嘔吐感が一瞬で身体を駆け巡り、口から胃酸が溢れ出しそうになるのを耐えた。
耐えきることができた。
ルピンは久遠の首元の襟を掴んで反転する。
背負い投げの体勢に入った。
ただし、本来ならば受け身などを考慮して投げるが、そんな甘っちょろいことなどしない。確実に仕留めるために頭から地面へと叩きつけるつもりだ。
ルピンが肉を切らせて骨を断つ作戦が成功したことを確信した。
勝った!!
ルピンが思ったその時、ありえない喪失感がルピンを襲った。
背負い投げに入ろうとした久遠の口が牙が、ルピンの肩に突きつけられ噛まれていた。
そのまま久遠は鋭い歯と顎で肉を食いちぎった。
「があああああああああああっっっっっ!!!!!!」
悲鳴が奈落に轟く。
肉を切らせて骨を断つどころか、肉を切らせて肉が食われてしまった。
とめどなく溢れでる血液がルピンの服を濡らす。
見誤っていた。
ルピンは改造人間であり、久遠はそのモデルとなった人間だ。
だから、ルピンは久遠はその延長線上にいる人間であると思っていたはずなのに、その前提がそもそも間違っていた。
これは——人ではない。
これは——獣であった。
久遠が今行っているのは弱肉強食の世界に則った生存競争だ。勝負ですらない。勝ち負けではなく命のやり取りを行っているのだ。

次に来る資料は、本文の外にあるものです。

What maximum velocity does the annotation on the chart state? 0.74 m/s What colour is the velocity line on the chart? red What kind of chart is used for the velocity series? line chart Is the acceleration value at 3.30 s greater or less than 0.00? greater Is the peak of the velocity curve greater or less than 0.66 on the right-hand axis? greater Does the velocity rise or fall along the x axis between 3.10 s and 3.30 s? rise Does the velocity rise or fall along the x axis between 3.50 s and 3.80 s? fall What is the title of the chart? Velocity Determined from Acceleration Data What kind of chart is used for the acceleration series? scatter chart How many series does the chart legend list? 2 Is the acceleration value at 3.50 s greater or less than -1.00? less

だから、彼は人の技など使う必要はなく、そもそも生き物を殺すのに必要なのは自らの爪と牙で十分なのだ。
殺される。
そう認識した時、ルピンの背中からどっと汗が流れ落ちた。
一歩ずつすり寄ってくる久遠。
それが死神の足音のように聞こえた。
そして、死神が目の前に立ち、自分は死ぬのだと思ったら、声が聞こえた。
「何やってんだ。あの双六は?」
言っている意味がわからなかったが——さっきまでの獣ではなくなっていた。
助かったのか?
混乱する頭でルピンは考えながら、次の瞬間、ようやく久遠の言っていたことを理解した。
普通の人間ならば決して聞こえないであろう感高い女の悲鳴が聞こえた。
「オセロ?」
聞き間違うはずがない。
自分が最も大切な——オセロの悲鳴が聞こえた。